Studies have shown that the addition of foreign data to domestic data improves the prediction of subsequent national evaluations (Powell et al., 2000). Available national evaluations from all contributing countries are processed together by Interbull and evaluations are returned to each country on their own scale. Even when based entirely on foreign daughters, these evaluations have been shown to be good predictors of later domestic evaluations (Powell et al., 2004a). However, some studies have raised concern about whether use of the data is optimized across countries. Weigel and Powell (2000) found that MACE predictions were no more effective than former predictions based on pairwise conversion equations. Moreover, Powell and Norman (2000) showed that, for yield traits, the use of specific genetic correlations for each country pair was no more accurate than assuming that the genetic correlations were essentially unity (0.995). However, Australia and New Zealand, which have the lowest estimated correlations with most of the other countries, were not included in that study.
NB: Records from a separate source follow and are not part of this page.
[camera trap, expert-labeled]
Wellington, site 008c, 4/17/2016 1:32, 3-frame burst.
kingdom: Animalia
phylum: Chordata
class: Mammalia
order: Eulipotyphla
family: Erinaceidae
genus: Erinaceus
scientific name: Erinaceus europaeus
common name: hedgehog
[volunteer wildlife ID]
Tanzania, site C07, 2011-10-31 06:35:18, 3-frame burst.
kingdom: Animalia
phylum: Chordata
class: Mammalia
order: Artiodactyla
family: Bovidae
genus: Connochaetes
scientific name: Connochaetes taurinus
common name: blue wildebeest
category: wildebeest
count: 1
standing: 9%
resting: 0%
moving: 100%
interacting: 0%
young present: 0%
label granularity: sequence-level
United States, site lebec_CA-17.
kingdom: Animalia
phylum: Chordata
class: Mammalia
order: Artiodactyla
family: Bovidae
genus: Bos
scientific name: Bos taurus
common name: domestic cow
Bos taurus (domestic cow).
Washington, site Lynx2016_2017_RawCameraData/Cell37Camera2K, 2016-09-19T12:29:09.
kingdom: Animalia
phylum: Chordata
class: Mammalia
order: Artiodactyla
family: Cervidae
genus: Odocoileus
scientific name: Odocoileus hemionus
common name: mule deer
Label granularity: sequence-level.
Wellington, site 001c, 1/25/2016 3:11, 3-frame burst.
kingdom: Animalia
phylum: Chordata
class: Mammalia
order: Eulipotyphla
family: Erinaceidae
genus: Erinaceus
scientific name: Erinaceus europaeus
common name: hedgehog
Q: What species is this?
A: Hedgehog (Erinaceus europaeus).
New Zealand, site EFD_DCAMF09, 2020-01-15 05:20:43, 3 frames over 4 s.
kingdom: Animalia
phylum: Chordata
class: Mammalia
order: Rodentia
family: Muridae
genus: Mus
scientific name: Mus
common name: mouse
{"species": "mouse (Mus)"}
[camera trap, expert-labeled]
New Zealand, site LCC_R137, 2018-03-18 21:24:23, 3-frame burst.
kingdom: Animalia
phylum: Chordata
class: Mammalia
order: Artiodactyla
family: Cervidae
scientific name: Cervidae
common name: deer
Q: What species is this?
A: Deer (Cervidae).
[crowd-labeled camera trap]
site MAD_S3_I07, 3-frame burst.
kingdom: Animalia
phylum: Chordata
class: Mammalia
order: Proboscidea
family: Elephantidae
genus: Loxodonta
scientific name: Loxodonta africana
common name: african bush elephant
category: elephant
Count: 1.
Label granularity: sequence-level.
These findings did not suggest that it was incorrect to use estimated genetic correlations; however, they raised the question of whether that use was justified without an improvement in accuracy. The considerable differences among countries in rankings of top bulls, which are a consequence of using estimated genetic correlations, lead to confusion in international marketing. Foreign evaluations for SCS have been shown to provide useful predictions of future national evaluations (Powell et al., 2004b), but the influence of genetic correlations on accuracy of predictions has not been studied.
Banos et al. (2001) found that the imposition, in one country, of cow paternity errors averaging 11% reduced estimated genetic correlations with other countries by about 5%. This portion of the difference from a unity genetic correlation is not due to biology, model, or trait definition; thus, the resulting estimated genetic correlations could be considered artificially low. The appropriate genetic correlation that would optimize prediction of bull genetic merit across countries may be at some point between the estimated genetic correlation and unity.
The merit of using estimated genetic correlations in the Interbull procedure can be investigated by comparing evaluations calculated using estimated correlations with evaluations calculated assuming unity correlations for accuracy of prediction of later national evaluations. The objective of this study was to investigate the appropriateness of the current system and the influence of estimated genetic correlations relative to unity correlations on evaluations in various countries.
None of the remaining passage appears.